As the government boasted on Tuesday that mobile operators have started to reduce their SMS or text rates as a result of a circular issued by the National Telecommunications Commission (NTC), a consumer group criticized the agency as incapable of enforcing its own order after noting that local carriers have not yet implemented the said circular.

The NTC has announced that starting Nov. 30, SMS rates will go down to 80 centavos from P1 per text as the country’s three telecommunications companies (Globe, Smart, and Sun Cellular) comply with its earlier order to reduce access charges for text messaging service.

But according to TXTmate, a non-profit organization whose majority of the members are purportedly from the University of the Philippines, said the reduced interconnection rate for SMS was a failure even as it took the NTC “three years to actually implement” it.
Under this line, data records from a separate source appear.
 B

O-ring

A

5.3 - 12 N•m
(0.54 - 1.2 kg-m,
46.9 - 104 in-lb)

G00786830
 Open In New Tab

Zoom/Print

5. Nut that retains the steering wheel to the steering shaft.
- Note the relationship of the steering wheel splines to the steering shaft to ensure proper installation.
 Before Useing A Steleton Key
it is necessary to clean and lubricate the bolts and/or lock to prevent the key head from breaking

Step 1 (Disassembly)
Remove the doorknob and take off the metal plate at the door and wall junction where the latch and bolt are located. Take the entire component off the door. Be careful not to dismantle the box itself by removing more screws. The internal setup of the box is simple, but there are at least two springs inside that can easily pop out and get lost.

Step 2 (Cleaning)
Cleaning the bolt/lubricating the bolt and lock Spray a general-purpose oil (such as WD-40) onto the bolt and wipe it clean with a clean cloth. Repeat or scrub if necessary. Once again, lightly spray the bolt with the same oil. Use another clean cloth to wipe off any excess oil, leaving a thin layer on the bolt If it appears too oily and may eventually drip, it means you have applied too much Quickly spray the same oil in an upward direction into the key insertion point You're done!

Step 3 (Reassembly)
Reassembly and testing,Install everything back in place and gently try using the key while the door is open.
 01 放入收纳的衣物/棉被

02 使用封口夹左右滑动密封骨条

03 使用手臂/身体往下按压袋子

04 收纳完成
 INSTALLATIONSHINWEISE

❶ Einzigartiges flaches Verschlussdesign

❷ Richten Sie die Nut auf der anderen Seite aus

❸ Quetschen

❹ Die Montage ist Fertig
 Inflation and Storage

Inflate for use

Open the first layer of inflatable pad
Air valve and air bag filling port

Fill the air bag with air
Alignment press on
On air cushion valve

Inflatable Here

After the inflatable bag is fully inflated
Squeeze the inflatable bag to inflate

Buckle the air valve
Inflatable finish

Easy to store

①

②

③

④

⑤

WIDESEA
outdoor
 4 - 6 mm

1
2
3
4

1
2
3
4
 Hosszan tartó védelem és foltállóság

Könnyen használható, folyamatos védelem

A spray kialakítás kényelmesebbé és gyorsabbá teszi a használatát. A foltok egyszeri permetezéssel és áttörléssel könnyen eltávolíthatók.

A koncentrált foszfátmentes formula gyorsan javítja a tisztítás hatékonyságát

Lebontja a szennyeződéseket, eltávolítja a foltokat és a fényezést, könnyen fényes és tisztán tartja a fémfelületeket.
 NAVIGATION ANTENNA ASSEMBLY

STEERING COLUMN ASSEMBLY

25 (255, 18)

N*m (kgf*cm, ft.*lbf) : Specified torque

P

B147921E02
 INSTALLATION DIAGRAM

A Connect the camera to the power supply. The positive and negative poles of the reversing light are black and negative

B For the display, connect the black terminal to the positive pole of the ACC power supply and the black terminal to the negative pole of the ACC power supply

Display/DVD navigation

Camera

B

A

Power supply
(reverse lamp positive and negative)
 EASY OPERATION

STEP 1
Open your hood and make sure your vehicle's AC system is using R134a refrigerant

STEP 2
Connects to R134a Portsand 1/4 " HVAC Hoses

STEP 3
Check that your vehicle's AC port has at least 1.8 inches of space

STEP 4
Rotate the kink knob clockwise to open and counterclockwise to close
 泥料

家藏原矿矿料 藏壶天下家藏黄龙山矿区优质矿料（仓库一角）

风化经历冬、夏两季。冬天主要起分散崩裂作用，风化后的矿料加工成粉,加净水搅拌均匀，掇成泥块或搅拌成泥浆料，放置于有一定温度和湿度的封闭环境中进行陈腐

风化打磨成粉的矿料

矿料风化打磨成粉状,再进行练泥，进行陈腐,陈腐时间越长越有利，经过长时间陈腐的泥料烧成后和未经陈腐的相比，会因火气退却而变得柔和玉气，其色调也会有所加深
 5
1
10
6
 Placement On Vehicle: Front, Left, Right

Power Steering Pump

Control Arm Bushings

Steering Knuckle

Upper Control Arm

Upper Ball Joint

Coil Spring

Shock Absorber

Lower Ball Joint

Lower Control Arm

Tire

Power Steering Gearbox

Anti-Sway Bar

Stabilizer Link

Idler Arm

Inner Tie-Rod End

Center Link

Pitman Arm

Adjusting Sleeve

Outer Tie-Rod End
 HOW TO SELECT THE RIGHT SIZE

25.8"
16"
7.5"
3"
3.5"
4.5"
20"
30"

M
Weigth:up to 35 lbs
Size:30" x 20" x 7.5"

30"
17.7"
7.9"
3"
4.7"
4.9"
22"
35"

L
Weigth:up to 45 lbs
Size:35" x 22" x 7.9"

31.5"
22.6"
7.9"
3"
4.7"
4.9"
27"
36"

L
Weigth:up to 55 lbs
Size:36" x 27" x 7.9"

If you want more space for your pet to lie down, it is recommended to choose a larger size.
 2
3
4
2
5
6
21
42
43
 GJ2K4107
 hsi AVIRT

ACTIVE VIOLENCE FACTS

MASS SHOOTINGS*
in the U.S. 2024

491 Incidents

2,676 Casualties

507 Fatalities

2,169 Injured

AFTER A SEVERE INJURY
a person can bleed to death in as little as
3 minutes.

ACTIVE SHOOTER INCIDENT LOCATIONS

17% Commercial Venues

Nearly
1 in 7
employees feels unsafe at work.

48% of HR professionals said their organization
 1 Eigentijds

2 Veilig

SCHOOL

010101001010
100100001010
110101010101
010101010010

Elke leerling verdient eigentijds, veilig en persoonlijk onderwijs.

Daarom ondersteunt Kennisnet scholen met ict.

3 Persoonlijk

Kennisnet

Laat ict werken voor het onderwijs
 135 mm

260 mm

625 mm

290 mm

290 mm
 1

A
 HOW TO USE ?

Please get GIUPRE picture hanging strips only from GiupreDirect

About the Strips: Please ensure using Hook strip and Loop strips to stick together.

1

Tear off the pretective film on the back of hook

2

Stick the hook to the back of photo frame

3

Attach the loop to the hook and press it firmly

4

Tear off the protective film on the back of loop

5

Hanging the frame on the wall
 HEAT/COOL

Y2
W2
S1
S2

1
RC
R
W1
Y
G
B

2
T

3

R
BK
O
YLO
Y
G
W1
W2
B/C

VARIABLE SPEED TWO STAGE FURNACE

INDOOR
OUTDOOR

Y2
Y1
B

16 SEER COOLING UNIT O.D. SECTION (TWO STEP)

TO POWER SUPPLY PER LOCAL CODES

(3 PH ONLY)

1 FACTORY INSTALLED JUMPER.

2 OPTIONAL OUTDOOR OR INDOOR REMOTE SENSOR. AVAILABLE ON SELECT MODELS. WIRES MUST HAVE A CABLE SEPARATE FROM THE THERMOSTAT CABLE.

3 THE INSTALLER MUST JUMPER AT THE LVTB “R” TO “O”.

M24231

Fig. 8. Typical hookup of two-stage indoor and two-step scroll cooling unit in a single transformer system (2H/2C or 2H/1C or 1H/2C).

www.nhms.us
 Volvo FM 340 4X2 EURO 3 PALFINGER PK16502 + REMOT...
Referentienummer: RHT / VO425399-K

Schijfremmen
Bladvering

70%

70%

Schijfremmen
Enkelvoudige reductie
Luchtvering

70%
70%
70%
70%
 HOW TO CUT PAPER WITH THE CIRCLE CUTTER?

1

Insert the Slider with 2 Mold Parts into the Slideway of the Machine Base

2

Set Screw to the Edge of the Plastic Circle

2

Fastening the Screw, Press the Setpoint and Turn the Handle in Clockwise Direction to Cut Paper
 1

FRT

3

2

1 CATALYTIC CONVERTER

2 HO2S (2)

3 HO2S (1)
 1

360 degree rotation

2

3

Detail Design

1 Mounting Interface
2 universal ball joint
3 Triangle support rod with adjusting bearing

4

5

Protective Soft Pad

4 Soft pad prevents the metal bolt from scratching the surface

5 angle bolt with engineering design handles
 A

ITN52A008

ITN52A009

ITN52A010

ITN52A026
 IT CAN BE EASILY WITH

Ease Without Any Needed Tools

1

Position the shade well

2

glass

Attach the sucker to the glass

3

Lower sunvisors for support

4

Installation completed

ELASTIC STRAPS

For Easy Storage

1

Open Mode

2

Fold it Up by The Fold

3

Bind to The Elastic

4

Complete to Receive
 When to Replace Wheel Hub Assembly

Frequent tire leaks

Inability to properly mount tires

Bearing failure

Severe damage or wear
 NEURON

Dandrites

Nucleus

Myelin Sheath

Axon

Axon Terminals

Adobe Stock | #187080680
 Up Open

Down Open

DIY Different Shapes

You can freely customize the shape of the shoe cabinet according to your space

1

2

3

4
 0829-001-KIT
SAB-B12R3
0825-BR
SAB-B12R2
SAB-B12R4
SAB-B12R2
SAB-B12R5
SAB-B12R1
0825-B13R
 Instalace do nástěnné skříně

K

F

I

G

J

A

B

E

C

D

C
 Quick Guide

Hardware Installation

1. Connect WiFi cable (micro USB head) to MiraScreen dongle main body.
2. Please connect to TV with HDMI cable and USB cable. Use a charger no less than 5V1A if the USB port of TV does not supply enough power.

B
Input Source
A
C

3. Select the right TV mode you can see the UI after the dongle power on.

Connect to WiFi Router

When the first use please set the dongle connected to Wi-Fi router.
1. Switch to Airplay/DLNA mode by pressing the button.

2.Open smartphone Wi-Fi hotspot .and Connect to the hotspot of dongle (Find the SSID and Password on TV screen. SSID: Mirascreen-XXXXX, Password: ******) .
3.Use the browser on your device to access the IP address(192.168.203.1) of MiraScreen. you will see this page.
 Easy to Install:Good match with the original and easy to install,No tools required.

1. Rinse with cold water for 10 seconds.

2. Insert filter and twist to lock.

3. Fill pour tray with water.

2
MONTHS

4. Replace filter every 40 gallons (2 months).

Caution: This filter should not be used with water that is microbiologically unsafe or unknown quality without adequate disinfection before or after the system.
“And yet even now, on the day of its promised implementation, consumers are complaining that telecoms are refusing to reduce the cost of SMS,” the group said in a statement.

TXTmate said its members tested the promised implementation but came up with similar results: most of them said that the cost was still P1.00 per SMS, while others claimed that, after checking, the cost was P0.95 per SMS.

This was a far cry from NTC’s promised reduction to P0.80, the group said.

TXTmate president Marcelino Veloso III observed that “If the NTC is unable to effectively implement the simplest of directives (one which took them three years to materialize), how can we expect it to tackle bigger issues? Already we see numerous complaints for mobile internet overcharging and the continuous lack of permanent 6-second pulse billing. In some countries, we can call this daylight robbery. Here, it is a way of life.”

He noted that even pro-competition rules such as Reference Access Offers (RAOs), with implementing rules in 2009, and Significant Market Power (SMP) rules, which were proposed as early as 2007, have been promised but have yet to be delivered by the telecom regulator.

“With this background, does anyone really expect the NTC to actually implement the SMS interconnection reduction in the near future? How much more reducing the same fees for voice calls anytime soon?” he asked

Veloso claimed that the problem is exacerbated by the approval of the PLDT-Digitel deal which was done “with barely a slap on the wrist.”

He noted that in the United States, the AT&T/T-Mobile deal appears to be falling apart because of pressure by the US Department of Justice and its telecom regulator.

“Here, it is the other way around. The NTC is the piñata of the telecom giants,” Veloso remarked.

He added: “If the NTC was unable to effectively regulate the industry with three players, how can it expect to do so now when we have a duopoly which can easily delay regulations? If it takes three years to implement a regulation that doesn’t even appear to be working, how long will we wait for the more important pro-competition, pro-consumer rules?